Rambo III

Colonel Trautman: You expect sympathy? You started this damn war! Now you’ll have to deal with it!

Zaysen: And we will. It is just a matter of time before we achieve a complete victory.

Colonel Trautman: Yeah, well, there won’t be a victory! Every day, your war machines lose ground to a bunch of POORLY-armed, POORLY-equipped freedom fighters! The fact is that you underestimated your competition. If you’d studied your history, you’d know that these people have never given up to anyone. They’d rather DIE, than be slaves to an invading army. You can’t defeat a people like that. We tried! We already had our Vietnam! Now you’re gonna have yours!”

Rambo III

Recently, I’ve been rewatching the Rambo series. The recent installment made me aware that there have been two more additions to the series since the original three, and I was curious how these films had aged.

The first film is still a classic of American action film. Its focus on police brutality resonates in the era of Black Lives Matter to the point of prescience. Or, as Bryant, the cop in charge in the original Blade Runner put it: “You know the score, pal. You’re not cop, you’re little people!” The original film cast the institutional structures of the United States as the villain, and it still feels relevant. It’s a popcorn movie, but there are ideas worth exploring in it.

It’s interesting how the subsequent films repurposed the character to work as an agent for the United States in Cold War conflict, where Cold War jingoism makes Russians into comic book villains with recognized tropes, such as the Husky Russkie and Torture Technician. But, this third film looks very different from when it first came out due to U.S. involvement in Afghanistan for almost 20 years after 9/11.

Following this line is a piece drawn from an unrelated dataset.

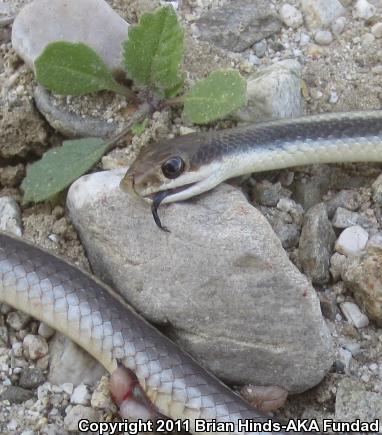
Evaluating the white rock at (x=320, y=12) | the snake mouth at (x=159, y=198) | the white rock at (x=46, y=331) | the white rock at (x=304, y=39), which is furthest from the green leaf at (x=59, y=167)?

I don’t particularly buy this idea that Afghans are some kind of unbeatable enemy. The main difficulty is geography and the limited ability of conventional armies to project power within it. With the investment in the right infrastructure and troop size, probably on the scale of millions, it could be done. The question is: is it worth doing? And, no matter the time or place, it never is to imperial states.

That said, the quote above got me thinking about the American experience in Afghanistan and how it differs from the framing of Vietnam. In both cases, the outcome looks to be about the same. Vietnam has about 58,000 U.S. service members killed and 150,000 wounded. In the U.S. War in Afghanistan, it’s about 2,400 and 18,000 wounded. That figure doubles if you include contractors, which I suppose is the modern euphemism for mercenaries.

So, clearly the main difference is scale. Fewer people went to Afghanistan, so it weighs less on the national consciousness. Chances are that most Americans did not know anyone involved. And, I think that gets at one of the key ideas in the Rambo films, that beyond promoting the American nationalism and a token “thank you for your service”, veterans are mostly forgotten about, both during and after the wars they are asked to fight.

Rambo III is an exercise in cartoon violence. But, interestingly, it has become more relevant 30 years on. It’s not a great film, but it does provide some food for thought, given our collective experience of the War on Terror. It becomes much easier to draw the line from the first to the third film, and how American institutions are fundamentally correct, and perhaps have always been so since at least World War II.